Debate over War Powers may yield positive outcome
Anyone who believed that the scope of the president’s constitutional war powers was politically settled was surely surprised by the intensive back-and-forth between the president and Congress over a possible US military intervention in Syria.
Uncertainty about what the Constitution requires is thick: even as President Obama called for legislative authorization to bolster the legitimacy of strikes, and even as he now appeals to the UN for a resolution authorizing military sanctions if Syria does not comply with the U.S.-Russia agreement for destroying its chemical weapons, the president nevertheless maintains that he has the authority to commit the U.S. to hostilities in Syria without Congressional (or UN) authorization.
Robert Gates criticized the president for running a risk of looking “weak” if Congress did not authorize military action, and agreed with Leon Panetta that the president obviously has all power needed for strikes in Syria.

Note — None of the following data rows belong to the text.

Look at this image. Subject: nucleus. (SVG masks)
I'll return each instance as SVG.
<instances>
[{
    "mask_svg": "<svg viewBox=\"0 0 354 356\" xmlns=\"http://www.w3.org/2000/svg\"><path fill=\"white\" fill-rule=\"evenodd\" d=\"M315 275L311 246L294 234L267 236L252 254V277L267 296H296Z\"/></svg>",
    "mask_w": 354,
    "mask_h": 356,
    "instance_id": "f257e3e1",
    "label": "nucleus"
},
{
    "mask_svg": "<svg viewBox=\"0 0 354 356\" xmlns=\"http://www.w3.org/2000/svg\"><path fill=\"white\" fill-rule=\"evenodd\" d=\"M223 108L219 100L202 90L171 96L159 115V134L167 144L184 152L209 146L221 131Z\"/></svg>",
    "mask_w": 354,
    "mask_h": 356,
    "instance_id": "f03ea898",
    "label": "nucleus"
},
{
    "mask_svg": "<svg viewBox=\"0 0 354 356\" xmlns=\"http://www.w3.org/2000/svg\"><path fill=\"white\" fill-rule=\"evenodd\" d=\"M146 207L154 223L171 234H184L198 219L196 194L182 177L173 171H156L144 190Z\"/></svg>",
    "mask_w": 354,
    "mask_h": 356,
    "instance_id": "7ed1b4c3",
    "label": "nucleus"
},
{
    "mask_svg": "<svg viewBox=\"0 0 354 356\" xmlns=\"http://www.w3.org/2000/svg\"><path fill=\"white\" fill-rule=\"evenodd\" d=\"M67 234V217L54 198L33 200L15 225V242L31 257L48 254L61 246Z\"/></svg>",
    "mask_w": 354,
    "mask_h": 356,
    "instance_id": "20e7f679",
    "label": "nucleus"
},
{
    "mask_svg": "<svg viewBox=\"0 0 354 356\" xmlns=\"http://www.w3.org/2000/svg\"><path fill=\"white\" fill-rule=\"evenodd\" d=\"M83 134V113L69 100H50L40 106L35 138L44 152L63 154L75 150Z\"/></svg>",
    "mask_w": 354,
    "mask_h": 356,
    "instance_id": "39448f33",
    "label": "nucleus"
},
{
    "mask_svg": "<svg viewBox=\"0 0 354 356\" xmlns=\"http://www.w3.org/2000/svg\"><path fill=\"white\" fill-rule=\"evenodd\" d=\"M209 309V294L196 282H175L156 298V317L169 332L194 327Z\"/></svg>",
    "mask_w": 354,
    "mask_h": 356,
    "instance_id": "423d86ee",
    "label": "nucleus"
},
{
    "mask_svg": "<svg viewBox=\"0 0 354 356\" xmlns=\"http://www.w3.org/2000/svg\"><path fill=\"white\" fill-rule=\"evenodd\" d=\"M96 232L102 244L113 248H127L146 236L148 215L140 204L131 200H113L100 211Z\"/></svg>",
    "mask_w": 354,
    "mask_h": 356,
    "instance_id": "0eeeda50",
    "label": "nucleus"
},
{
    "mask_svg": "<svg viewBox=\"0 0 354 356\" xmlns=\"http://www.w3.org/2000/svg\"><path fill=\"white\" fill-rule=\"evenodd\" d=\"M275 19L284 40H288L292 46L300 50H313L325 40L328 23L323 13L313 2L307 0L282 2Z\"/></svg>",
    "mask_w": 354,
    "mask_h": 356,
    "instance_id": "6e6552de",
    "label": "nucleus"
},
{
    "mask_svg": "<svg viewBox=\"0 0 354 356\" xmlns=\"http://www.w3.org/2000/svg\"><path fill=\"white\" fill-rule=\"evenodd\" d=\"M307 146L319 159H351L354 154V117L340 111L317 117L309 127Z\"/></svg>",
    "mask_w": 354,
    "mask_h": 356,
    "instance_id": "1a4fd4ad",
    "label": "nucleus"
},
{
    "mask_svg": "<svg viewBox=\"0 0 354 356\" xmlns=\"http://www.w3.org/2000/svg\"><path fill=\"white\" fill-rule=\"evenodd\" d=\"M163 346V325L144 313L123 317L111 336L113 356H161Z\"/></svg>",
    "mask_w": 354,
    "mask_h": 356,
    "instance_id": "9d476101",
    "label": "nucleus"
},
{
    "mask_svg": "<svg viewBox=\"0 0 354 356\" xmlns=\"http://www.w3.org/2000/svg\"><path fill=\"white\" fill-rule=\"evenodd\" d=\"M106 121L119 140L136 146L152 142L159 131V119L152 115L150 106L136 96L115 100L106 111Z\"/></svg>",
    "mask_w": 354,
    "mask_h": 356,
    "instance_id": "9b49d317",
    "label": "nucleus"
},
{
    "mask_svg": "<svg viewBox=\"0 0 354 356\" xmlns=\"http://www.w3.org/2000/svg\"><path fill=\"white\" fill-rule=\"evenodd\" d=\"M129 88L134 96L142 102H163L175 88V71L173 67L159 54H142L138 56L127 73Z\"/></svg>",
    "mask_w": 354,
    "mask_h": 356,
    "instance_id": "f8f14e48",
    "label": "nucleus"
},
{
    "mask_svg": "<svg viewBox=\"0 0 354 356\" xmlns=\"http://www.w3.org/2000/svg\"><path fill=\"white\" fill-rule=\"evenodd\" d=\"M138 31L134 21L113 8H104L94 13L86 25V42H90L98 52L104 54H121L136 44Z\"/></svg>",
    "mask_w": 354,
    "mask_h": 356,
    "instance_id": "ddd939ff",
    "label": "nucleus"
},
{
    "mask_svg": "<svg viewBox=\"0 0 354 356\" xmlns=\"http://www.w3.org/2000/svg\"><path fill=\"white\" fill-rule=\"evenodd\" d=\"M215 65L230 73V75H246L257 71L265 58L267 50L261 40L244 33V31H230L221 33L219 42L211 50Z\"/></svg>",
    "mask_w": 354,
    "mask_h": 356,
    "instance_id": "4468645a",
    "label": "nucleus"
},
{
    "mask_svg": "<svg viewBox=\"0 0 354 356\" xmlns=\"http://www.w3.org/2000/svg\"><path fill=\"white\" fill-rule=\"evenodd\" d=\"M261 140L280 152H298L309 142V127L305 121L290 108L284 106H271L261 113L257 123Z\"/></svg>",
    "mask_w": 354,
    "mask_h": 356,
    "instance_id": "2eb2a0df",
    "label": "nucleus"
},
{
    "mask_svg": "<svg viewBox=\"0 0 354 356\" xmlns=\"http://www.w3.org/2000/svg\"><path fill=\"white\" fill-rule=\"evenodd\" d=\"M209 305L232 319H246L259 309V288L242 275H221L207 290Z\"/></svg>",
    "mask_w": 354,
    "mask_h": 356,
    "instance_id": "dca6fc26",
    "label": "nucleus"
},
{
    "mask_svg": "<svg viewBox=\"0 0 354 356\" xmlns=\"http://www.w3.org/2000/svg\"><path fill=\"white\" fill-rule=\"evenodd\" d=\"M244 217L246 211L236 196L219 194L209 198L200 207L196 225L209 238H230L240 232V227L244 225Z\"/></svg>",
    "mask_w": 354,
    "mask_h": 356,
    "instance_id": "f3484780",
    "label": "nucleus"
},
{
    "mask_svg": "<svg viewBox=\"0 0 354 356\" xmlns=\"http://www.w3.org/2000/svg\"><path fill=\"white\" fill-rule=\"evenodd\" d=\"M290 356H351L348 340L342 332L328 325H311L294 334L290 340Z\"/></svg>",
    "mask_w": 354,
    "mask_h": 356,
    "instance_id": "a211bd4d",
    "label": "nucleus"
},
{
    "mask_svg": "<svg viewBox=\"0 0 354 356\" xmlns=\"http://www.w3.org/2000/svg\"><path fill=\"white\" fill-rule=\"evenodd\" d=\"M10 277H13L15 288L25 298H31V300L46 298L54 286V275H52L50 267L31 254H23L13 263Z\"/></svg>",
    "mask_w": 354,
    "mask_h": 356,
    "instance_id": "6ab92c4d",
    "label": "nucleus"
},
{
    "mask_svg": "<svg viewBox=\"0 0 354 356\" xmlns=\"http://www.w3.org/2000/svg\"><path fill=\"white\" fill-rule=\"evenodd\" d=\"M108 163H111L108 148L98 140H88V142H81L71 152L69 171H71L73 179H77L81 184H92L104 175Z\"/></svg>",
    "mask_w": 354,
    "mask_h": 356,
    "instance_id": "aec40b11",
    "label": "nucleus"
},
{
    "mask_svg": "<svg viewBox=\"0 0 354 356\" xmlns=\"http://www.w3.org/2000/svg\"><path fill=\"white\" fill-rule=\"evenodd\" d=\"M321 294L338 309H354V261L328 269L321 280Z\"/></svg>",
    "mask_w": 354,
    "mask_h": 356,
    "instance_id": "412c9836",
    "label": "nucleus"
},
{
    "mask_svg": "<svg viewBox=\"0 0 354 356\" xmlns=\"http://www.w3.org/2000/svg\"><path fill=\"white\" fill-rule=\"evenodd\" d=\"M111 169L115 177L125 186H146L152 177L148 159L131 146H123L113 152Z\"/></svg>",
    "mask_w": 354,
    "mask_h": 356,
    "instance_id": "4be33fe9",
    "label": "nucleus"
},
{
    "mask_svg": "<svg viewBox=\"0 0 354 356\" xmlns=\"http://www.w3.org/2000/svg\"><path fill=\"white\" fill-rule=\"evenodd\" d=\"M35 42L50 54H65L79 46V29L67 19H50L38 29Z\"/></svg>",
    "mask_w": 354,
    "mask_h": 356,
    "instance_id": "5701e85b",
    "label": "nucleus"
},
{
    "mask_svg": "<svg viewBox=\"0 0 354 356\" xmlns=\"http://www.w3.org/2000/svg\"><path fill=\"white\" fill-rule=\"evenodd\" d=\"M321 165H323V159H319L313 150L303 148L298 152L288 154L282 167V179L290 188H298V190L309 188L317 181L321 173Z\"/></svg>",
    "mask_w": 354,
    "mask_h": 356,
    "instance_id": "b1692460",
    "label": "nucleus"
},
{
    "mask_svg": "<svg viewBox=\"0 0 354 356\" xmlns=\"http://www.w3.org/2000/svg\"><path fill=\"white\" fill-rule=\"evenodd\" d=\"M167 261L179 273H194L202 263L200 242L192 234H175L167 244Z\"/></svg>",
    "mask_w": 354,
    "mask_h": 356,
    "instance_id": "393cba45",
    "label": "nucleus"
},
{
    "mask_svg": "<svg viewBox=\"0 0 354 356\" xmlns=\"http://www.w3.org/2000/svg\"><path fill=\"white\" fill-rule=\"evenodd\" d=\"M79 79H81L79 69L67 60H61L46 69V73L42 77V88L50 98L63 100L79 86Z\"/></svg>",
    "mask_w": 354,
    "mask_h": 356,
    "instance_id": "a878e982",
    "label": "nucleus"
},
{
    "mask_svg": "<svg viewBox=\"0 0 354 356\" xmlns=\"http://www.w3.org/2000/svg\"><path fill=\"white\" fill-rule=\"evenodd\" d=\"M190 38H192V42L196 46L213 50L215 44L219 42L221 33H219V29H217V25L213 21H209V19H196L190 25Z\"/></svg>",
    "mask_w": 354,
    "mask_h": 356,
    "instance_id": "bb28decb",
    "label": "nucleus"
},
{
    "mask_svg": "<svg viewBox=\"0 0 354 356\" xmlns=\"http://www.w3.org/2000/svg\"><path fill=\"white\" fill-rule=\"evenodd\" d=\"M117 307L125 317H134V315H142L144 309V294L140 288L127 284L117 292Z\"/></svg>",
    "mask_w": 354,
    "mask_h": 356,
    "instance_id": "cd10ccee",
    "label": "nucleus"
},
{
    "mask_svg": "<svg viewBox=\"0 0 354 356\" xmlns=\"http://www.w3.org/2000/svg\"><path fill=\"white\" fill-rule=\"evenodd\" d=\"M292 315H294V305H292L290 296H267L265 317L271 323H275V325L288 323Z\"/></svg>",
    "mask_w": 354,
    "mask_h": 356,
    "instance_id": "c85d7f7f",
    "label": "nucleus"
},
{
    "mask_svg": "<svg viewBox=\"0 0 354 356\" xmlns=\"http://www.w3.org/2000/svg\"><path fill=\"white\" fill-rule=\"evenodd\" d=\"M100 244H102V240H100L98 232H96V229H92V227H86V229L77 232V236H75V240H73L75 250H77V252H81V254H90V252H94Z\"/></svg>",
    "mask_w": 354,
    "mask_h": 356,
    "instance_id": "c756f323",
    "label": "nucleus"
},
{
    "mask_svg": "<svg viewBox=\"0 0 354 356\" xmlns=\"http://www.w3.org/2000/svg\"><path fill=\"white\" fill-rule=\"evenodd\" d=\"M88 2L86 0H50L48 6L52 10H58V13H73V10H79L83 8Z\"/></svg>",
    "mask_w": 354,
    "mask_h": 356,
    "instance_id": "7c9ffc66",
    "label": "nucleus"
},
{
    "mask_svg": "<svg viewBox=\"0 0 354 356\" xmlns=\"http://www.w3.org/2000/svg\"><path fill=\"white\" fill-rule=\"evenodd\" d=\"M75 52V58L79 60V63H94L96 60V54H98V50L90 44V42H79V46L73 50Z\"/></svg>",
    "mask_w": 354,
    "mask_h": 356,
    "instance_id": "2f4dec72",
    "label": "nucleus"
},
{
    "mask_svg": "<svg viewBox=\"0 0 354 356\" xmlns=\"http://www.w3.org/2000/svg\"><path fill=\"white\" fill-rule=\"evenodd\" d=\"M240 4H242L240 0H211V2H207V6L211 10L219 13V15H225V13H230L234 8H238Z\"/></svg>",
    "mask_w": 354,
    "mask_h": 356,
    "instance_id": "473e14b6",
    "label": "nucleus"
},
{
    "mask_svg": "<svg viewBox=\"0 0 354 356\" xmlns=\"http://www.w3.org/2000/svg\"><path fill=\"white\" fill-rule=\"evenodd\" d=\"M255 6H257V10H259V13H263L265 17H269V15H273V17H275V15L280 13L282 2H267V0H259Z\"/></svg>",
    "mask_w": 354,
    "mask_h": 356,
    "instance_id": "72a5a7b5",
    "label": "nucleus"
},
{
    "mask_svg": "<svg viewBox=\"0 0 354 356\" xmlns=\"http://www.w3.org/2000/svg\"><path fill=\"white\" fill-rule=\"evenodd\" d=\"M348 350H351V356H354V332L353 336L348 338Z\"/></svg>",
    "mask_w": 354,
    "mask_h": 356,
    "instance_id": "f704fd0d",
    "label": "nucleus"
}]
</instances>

On the other hand, constitutional scholars Louis Fisher, Stephen Griffin, and Sandy Levinson have argued that Obama’s constitutional grounding for independent strikes is either non-existent or extremely weak. Congress itself has been divided over whether authorization is necessary for a presidential strike in Syria.
While the Constitution tells us that Congress has the power to “declare war,” the text nowhere defines what kinds of hostilities count as war – which has enabled some opportunism in the Obama administration, and in many other presidential administrations too.
Even the War Powers Resolution restricts “hostilities” without defining the term, and there, too, Obama has been willing to press language to (or beyond) its absolute limit.
Constitutional and statutory text that does not define the meaning of the key words that separate one institution’s authority from another necessarily insert some measure of uncertainty into the branches’ war powers regime.
What to make of these tensions and ambiguities? Has the Constitution failed in its task to provide a definitive legal framework that can guide decision-makers about important questions such as which institution has the power to take the country to war? Isn’t the point of a Constitution to resolve this kind of conflict? If it is so pervasively difficult to read our political culture and know which branch has war authority, then does that mean that the Constitution has failed to do its job – or worse, that we are witnessing an epidemic of reckless infidelity to the Constitution’s mandates?
In fact, I think that uncertainty as to the meaning of the Constitution’s war powers regime in Syria is not catastrophic but may actually carry benefits.
As diplomacy around Syria unfolds, I want to draw attention to a few of the intersections between domestic constitutional debates and the conditions for effective international action.
First, it is arguably the threat of intervention which moved Russia into high gear in negotiations with Syria. But President Obama needed a plausible claim of independent presidential empowerment for such a claim to be credible.
At the same time, such a claim, unresisted, raises the specter of undefined aims, mission creep, costly wars without broad public support, unconsidered policy complexities, and troubling bellicose precedent that are a hallmark of presidentialism in war. This is, in part, why congressional mobilization to defend its institutional prerogatives has been so welcomed by some prominent war powers scholars.
Obama’s subsequent willingness to back down, to accommodate claims to legislative empowerment – derided by many as a weak or vacillating choice — seems in turn to have created time and space for a diplomatic process to unfold in the place of a military one.
Recent developments in that process include not only a Russian-brokered plan to confiscate all chemical weapons from the Assad regime but also statements by the Ayatollah Khamenei signaling openness to diplomacy and by President Rouhani that Iran would not develop a nuclear weapon.
And now Obama is moving this technique of vacillating red lines up to the level of global institutions.
On the one hand he is pressing the UN to back up the U.S.-Russia agreement with sanctions, but at the same time says that he reserves the power to act outside the UN, and has argued that “without a credible military threat, the Security Council had demonstrated no inclination to act at all.”
We have yet to see what kind of domestic or international push-back would await him if he tried to translate this rhetorical willingness to act outside the UN into concrete action.
Obama’s constitutional “vacillations” may end up being productive in sundering the Assad regime from its chemical weapons. Only time will tell.
For constitutional scholars, it is worth noting the positive role that uncertainty and textual ambiguity can create in generating good international outcomes.
Mariah Zeisberg is associate professor of political science at the University of Michigan and the author of the book “War Powers: The Politics Of Constitutional Authority.”